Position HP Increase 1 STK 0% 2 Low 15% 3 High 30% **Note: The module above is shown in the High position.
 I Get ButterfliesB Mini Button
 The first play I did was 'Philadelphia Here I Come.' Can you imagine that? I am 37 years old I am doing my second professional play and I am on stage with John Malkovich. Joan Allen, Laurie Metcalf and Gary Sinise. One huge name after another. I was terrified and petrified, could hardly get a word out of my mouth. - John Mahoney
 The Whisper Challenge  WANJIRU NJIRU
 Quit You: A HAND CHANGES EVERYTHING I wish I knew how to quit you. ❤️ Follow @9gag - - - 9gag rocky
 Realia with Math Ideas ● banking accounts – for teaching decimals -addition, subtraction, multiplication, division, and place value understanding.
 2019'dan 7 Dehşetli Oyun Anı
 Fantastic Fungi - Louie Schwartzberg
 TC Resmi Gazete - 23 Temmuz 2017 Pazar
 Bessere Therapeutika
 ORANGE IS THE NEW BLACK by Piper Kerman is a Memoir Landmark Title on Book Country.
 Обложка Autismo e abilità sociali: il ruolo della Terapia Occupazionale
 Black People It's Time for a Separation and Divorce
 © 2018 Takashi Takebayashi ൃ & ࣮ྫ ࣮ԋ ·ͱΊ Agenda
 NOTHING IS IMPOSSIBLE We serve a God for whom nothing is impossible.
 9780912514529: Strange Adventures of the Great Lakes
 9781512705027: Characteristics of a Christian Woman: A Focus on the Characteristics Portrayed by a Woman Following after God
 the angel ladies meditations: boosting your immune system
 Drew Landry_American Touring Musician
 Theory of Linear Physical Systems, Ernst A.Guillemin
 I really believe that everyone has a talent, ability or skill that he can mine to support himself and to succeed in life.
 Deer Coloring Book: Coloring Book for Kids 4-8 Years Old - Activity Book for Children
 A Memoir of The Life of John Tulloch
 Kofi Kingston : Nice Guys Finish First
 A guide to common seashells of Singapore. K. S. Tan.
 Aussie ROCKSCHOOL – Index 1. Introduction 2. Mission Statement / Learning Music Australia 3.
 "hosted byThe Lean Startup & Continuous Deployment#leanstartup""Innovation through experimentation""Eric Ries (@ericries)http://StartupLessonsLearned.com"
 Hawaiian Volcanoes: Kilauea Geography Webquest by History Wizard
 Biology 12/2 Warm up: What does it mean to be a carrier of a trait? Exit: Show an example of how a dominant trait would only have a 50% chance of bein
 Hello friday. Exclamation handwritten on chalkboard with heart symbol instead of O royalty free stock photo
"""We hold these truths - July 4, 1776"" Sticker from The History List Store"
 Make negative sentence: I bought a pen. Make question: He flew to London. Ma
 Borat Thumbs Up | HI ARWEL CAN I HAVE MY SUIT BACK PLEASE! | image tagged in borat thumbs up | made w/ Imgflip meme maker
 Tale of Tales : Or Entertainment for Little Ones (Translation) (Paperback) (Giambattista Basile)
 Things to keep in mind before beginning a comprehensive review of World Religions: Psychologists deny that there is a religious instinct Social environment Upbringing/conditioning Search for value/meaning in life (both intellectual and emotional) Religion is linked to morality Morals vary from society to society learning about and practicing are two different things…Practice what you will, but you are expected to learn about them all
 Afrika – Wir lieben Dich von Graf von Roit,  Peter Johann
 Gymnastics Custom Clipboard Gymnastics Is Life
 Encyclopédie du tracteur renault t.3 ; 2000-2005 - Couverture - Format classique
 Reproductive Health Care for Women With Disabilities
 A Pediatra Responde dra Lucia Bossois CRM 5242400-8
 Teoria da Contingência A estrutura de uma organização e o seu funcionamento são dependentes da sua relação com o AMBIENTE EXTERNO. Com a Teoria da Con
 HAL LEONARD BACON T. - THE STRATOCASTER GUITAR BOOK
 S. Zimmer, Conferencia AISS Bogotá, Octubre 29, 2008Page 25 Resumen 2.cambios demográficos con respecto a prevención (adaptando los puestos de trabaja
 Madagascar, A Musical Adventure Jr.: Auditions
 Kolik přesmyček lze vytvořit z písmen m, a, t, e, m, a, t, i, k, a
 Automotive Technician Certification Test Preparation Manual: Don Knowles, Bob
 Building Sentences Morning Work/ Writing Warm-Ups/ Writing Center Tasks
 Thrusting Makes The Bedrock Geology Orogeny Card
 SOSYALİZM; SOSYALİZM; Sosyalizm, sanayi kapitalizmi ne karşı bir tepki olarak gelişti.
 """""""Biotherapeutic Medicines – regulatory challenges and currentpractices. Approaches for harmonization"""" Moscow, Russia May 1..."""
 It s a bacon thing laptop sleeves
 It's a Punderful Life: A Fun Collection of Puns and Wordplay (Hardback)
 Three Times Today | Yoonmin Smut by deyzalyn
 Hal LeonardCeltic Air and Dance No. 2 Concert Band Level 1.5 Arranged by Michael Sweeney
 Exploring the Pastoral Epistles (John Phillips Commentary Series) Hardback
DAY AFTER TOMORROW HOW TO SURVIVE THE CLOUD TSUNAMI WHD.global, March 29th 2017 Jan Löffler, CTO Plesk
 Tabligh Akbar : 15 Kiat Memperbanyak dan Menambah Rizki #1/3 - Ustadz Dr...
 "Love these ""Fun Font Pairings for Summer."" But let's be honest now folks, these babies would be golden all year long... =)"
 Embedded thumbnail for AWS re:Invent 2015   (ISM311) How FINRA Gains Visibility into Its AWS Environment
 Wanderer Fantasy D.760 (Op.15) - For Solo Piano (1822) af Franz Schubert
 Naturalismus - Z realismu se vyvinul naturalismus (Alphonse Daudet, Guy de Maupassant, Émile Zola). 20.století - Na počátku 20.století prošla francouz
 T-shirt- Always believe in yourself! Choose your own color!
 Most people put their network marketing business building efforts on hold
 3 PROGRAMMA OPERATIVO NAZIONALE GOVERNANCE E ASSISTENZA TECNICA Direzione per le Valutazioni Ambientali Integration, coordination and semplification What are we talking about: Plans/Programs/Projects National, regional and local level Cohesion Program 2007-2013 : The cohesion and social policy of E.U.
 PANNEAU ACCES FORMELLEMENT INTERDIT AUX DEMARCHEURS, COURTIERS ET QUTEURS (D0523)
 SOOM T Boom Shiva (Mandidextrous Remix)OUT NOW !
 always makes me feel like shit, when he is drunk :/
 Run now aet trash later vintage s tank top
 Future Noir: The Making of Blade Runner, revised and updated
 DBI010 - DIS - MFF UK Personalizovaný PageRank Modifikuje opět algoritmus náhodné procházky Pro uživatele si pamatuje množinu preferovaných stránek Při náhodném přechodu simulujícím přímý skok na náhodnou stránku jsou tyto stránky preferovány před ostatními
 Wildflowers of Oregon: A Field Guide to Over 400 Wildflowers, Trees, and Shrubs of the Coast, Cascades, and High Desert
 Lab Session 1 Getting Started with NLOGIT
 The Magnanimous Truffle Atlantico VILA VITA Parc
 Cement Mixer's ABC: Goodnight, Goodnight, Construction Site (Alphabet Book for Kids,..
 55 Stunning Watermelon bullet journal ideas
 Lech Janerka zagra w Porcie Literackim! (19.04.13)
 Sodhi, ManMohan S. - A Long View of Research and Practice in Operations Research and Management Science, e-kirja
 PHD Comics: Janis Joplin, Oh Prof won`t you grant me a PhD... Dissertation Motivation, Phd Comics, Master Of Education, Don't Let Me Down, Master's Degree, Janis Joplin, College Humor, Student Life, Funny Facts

+ + +

■ **Instructions to follow**
Please return each line of the listing above that contains "History".

■ **Finished task**
 Hawaiian Volcanoes: Kilauea Geography Webquest by History Wizard
"""We hold these truths - July 4, 1776"" Sticker from The History List Store"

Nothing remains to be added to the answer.